The correctness of the proof then depends on the mathematical logic itself, and the prover's core, its proof verifier. Both are independent of the project, and have been used for countless proofs across a wide range of problems. The logic and verification approach itself is the result of more than 30 years of research in theorem proving, and theorem proving can now achieve a degree of trustworthiness for a formal, machine-checked proof that far surpasses confidence levels relied upon in engineering or mathematics for our daily survival (e.g., in most safety-critical or life-critical systems). Furthermore, the Isabelle prover allows extracting a prover-independent representation of the proof, which can be fed into an independently-developed proof verifier. Such a tool can be relatively simple, implemented in a few kLoC, and could be further used to increase the level of confidence in the proof, for example, as part of a formal security evaluation.

The remaining assumptions we made are the correctness of the compiler, a few small sequences of assembly code in the kernel and the hardware. Each of them, if faulty, could lead to an incorrect operation of the kernel, even if its implementation is correct.

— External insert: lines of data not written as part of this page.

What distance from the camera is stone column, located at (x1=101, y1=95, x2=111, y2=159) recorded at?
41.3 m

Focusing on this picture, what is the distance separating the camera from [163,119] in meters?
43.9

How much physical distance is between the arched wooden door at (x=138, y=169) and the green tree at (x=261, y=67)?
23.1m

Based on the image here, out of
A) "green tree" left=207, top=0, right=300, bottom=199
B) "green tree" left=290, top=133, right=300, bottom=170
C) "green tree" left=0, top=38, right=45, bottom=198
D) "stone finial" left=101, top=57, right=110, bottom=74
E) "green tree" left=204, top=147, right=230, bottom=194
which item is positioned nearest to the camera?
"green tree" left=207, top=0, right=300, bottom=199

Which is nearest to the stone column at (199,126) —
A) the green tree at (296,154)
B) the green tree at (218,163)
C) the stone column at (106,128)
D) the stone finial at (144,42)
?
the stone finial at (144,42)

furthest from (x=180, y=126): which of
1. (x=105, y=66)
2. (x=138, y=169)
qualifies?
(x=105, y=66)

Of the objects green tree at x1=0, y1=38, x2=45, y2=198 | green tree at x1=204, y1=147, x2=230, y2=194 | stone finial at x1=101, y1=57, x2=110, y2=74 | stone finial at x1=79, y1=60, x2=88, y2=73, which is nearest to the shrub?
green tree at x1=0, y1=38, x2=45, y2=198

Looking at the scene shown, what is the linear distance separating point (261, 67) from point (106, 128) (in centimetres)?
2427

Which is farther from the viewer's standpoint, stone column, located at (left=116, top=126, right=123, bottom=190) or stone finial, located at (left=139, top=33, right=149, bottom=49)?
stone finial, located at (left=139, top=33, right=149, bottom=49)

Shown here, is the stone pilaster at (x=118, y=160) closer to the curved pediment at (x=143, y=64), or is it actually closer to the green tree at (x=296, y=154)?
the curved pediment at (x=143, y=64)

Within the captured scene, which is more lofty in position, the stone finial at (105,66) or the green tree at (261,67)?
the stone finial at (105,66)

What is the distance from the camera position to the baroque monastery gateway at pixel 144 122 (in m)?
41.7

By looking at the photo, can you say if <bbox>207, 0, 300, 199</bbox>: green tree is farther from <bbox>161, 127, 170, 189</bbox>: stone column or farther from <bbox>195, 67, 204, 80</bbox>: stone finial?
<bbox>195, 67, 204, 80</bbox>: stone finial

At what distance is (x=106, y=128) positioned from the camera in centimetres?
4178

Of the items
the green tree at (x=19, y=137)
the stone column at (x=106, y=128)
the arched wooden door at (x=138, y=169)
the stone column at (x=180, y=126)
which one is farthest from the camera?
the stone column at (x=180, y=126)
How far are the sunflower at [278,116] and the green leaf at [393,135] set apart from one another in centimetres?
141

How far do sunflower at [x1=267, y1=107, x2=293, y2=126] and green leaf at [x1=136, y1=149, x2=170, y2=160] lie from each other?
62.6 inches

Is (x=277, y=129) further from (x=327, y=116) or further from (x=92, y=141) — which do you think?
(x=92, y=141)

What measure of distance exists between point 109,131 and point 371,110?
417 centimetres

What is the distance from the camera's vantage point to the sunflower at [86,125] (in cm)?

Unavoidably, if underlying hardware operates incorrectly, it is impossible to offer guarantees about the operation of the software.

Dependence on the compiler can be removed by the use of a verified compiler, proven to produce correct code. An optimizing verified compiler for the ARM architecture was recently developed by researchers at the INRIA lab in France. Compiling our kernel with that the INRIA compiler will eliminate the C compiler as a source of incorrect implementation.

Trusting assembler code in the kernel is a temporary restriction. The team understands how to verify these assembly sequences, and will do so in the near future.

### Cost of Verification

Much of the cost involved in our project constituted a one-time expenditure. The experience gained can further reduce the cost of repeating the exercise on a similar object. We estimate that we could now design, implement, and verify similar systems at a cost that is a tiny fraction of the cost of high-assurance software. Cost calculations included kernel design (which itself includes many innovative features, beyond the scope of this article), implementation, development of proof tools, techniques and libraries, and the proof itself. This costs runs about an order of magnitude less than typical development, quality-assurance, and evaluation cost of software evaluated at the highest levels of Common Criteria (which provides much weaker assurance than our proof).

Our approach is thereby very attractive, and opens the possibility of deploying truly bulletproof software in areas where high assurance has been considered far too expensive.

### Conclusion

What the result means is that OK Labs and its partners have completed a rigorous mathematical proof that kernel implementation (i.e., C code compiled into the kernel image that executes on a target platform) is consistent with its formal specification (a mathematical representation of the kernel ABI). The proof assures that all possible behaviors of the kernel are a subset of what is allowed by the specification. Such assurance makes a very strong statement, much stronger than ever achieved for a general-purpose OS kernel.

In particular, the proof explicitly rules out the possibility of typical bugs, such as typos, buffer overflows, and null-pointer de-references. The proof shows that the kernel cannot deadlock, enter into infinite loops, take exceptions, or otherwise crash. It also shows that no code injection into the kernel is possible. The kernel can only "misbehave" if underlying assumptions are invalidated (such as a hardware fault or a compiler bug).

This proof surpasses by far what other formal-verification projects have achieved. For example, there have been a small number of systems subjected to similar processes, but with verification of a model of the kernel, rather than the kernel code itself. This approach leaves a gap to be bridged by informal (and thus imprecise and not completely reliable) correspondence arguments between model and code.

The proof also surpasses the capability of static analysis techniques, which automatically analyze programs to detect possible bugs, using a mathematical technique called model checking. Such techniques can only check for specific properties, and cannot produce a general statement of complete adherence to the specification as performed by team.

The team not only analyzed specific aspects of the kernel, such as safe execution, but also provided a full specification and proof for precise kernel behavior. We have shown the correctness of a very detailed, low-level design of OK:Verified and have formally verified its C implementation. We assumed the correctness of the compiler, assembly code, boot code, management of caches, and the hardware; we proved everything else.

In addition, we have created a methodology for rapid kernel design and implementation that is a fusion of traditional OSes and formal methods techniques. We found that our verification focus improved the design and was surprisingly often not in conflict with achieving performance.